United States

SECURITIES AND EXCHANGE COMMISSION

Washington, D.C. 20549

 

 

FORM 8-A

 

FOR REGISTRATION OF CERTAIN CLASSES OF SECURITIES

PURSUANT TO SECTION 12(b) OR (g) OF THE SECURITIES EXCHANGE ACT OF 1934

 

 

ATLANTIC UNION BANKSHARES CORPORATION

(Exact name of registrant as specified in its charter)

 

 

Virginia

54-1598552

(State or other jurisdiction

(I.R.S. Employer

of incorporation)

Identification No.)

 

1051 East Cary Street

Suite 1200

Richmond, Virginia

23219

(Address of principal executive offices)

(Zip Code)

Spatial reasoning question data:
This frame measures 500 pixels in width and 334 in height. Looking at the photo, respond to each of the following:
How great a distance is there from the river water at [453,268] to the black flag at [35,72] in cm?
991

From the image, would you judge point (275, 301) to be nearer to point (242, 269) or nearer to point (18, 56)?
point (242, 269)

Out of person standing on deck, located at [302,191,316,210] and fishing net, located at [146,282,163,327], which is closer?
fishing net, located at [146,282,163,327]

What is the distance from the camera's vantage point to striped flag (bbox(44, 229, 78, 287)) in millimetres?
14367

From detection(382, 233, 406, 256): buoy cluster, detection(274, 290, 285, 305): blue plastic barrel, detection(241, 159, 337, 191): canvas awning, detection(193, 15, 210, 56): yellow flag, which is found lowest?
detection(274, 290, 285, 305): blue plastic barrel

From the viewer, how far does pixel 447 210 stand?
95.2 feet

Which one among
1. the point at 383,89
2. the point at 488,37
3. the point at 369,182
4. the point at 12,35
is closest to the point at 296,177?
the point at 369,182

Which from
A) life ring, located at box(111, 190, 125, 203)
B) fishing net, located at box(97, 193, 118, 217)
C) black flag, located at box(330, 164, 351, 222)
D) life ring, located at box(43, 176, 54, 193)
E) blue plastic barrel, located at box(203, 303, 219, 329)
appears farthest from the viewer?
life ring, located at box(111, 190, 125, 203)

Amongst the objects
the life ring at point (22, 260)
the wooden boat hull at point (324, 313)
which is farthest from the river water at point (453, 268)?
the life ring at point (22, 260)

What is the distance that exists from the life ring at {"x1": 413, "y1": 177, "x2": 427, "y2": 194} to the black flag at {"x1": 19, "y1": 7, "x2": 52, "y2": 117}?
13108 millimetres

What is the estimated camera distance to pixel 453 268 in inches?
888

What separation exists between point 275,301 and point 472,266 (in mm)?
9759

**Directives:**
1 > What exact name of the registrant does the Form 8-A cover page give?
2 > Extract the Form 8-A cover page text from "PURSUANT TO SECTION" up to and including "in its charter)", word for word.
Rely only on the Form 8-A cover page, not the listing.

**Results for the exercise:**
1 > Atlantic Union Bankshares Corporation

2 >
PURSUANT TO SECTION 12(b) OR (g) OF THE SECURITIES EXCHANGE ACT OF 1934

 

 

ATLANTIC UNION BANKSHARES CORPORATION

(Exact name of registrant as specified in its charter)